Disassembling bytecode

Disassembling bytecode means taking this series of bytes and printing out something we humans can understand. It’s not a step in python execution; the dis module just helps us understand an intermediate state of python internals. I can’t think of a reason why you’d ever want to use dis in production code – it’s for humans, not for machines.

Today, however, taking some bytecode and making it human-readable is exactly what we’re trying to do, so dis is a great tool. We’ll use the function dis.dis to analyze the code object of our function foo.

>>> def foo(a):
...     x = 3
...     return x + a
>>> import dis
>>> dis.dis(foo.func_code)
  2           0 LOAD_CONST               1 (3)
              3 STORE_FAST               1 (x)

  3           6 LOAD_FAST                1 (x)
              9 LOAD_FAST                0 (a)
             12 BINARY_ADD
             13 RETURN_VALUE

(You usually see this called as dis.dis(foo), directly on the function object. That’s just a convenience: dis is really analyzing the code object. If it’s passed a function, it just gets its code object.)

The numbers in the left-hand column are line numbers in the original source code. The second column is the offset into the bytecode: LOAD_CONST appears at position 0, STORE_FAST at position 3, and so on. The middle column shows the names of bytes. These names are just for our (human) benefit – the interpreter doesn’t need the names.

The last two columns give details about the instructions’s argument, if there is an argument. The fourth column shows the argument itself, which represents an index into other attributes of the code object. In the example, LOAD_CONST’s argument is an index into the list co_consts, and STORE_FAST’s argument is an index into co_varnames. Finally, in the fifth column, dis has looked up the constants or names in the place the fourth column specified and told us what it found there. We can easily verify this:

>>> foo.func_code.co_consts[1]
>>> foo.func_code.co_varnames[1]

This also explains why the second instruction, STORE_FAST, is found at bytecode position 3. If a bytecode has an argument, the next two bytes are that argument. It’s the interpreter’s job to handle this correctly.

(You may be surprised that BINARY_ADD doesn’t have arguments. We’ll come back to this in a future installment, when we get to the interpreter itself.)

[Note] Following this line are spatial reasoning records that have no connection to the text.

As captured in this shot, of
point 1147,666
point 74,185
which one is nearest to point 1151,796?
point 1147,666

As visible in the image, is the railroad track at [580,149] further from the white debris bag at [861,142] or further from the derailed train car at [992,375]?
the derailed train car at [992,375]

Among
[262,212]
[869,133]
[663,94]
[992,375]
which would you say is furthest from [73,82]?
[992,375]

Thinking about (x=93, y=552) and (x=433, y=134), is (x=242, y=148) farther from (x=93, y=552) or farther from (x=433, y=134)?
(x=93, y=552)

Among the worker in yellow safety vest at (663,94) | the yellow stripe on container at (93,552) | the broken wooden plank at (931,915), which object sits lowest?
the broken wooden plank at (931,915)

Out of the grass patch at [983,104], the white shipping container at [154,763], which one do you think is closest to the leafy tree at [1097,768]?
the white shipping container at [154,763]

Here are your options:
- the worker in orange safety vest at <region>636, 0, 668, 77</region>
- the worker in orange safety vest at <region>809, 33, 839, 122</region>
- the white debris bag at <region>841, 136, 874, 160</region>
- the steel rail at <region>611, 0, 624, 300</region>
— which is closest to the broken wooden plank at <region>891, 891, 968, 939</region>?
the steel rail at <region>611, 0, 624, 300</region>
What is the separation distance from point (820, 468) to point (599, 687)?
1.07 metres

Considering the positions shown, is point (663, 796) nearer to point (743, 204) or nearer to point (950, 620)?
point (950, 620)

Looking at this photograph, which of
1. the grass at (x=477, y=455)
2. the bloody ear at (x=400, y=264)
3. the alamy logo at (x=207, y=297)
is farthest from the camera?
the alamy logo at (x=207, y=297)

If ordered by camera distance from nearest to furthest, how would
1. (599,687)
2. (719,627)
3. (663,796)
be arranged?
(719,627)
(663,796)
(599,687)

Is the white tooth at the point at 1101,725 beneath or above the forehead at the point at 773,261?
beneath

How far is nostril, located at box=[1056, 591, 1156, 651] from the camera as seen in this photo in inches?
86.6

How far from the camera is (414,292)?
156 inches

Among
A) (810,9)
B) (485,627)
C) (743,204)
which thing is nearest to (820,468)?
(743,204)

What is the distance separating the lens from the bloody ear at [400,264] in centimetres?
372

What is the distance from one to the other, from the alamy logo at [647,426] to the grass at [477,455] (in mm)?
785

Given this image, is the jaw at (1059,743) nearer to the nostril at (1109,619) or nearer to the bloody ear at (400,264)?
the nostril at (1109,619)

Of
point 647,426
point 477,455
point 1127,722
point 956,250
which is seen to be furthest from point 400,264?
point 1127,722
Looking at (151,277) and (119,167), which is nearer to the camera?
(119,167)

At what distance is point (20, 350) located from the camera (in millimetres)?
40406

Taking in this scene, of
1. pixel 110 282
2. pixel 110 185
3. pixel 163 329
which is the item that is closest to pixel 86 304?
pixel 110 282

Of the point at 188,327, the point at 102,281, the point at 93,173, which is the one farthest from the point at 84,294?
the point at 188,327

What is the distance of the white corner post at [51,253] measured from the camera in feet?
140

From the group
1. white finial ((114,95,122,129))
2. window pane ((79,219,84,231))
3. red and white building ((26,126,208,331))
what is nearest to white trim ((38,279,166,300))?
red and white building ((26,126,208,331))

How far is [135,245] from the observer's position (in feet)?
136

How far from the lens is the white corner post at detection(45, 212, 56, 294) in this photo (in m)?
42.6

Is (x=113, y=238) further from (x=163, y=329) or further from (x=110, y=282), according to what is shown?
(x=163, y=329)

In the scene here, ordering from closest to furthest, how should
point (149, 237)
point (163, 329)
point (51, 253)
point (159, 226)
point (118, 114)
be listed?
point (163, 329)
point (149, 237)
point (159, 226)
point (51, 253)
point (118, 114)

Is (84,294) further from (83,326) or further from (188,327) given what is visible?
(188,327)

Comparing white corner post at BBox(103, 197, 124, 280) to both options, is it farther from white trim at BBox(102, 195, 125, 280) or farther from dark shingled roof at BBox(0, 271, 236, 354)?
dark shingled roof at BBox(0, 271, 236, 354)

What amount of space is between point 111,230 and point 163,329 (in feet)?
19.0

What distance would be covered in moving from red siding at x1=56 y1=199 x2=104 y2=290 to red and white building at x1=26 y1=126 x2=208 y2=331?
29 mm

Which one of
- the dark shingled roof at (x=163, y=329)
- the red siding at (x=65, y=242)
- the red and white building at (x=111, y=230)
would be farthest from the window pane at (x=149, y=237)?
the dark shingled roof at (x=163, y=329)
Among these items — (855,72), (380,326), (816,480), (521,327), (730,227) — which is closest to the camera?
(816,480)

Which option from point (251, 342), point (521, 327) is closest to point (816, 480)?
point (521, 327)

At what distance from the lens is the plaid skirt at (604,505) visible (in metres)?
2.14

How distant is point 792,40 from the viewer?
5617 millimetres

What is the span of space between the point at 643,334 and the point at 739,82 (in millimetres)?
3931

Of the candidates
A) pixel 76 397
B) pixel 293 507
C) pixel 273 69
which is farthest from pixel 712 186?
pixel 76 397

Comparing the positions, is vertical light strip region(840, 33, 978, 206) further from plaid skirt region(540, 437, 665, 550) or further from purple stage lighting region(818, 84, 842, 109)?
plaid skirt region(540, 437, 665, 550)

People often say that dis is a disassembler of python bytecode. This is true enough – the dis module’s docs say it – but dis knows about more than just the bytecode, too: it uses the whole code object to give us an understandable printout. The middle three columns show information actually encoded in the bytecode, while the first and the last columns show other information. Again, the bytecode itself is really limited: it’s just a series of numbers, and things like names and constants are not a part of it.

How does the dis module get from bytes like 100 to names like LOAD_CONST and back? Try to think of a way you’d do it. If you thought “Well, you could have a list that has the byte names in the right order,” or you thought, “I guess you could have a dictionary where the names are the keys and the byte values are the values,” then congratulations! That’s exactly what’s going on. The file defines the list and the dictionary. It’s full of lines like these (def_op inserts the mapping in both the list and the dictionary):

def_op('LOAD_CONST', 100)       # Index in const list
def_op('BUILD_TUPLE', 102)      # Number of tuple items
def_op('BUILD_LIST', 103)       # Number of list items
def_op('BUILD_SET', 104)        # Number of set items

There’s even a friendly comment telling us what each byte’s argument means.

Ok, now we understand what python bytecode is (and isn’t), and how to use dis to make sense of it. In Part 4, we’ll look at another example to see how Python can compile down to bytecode but still be a dynamic language.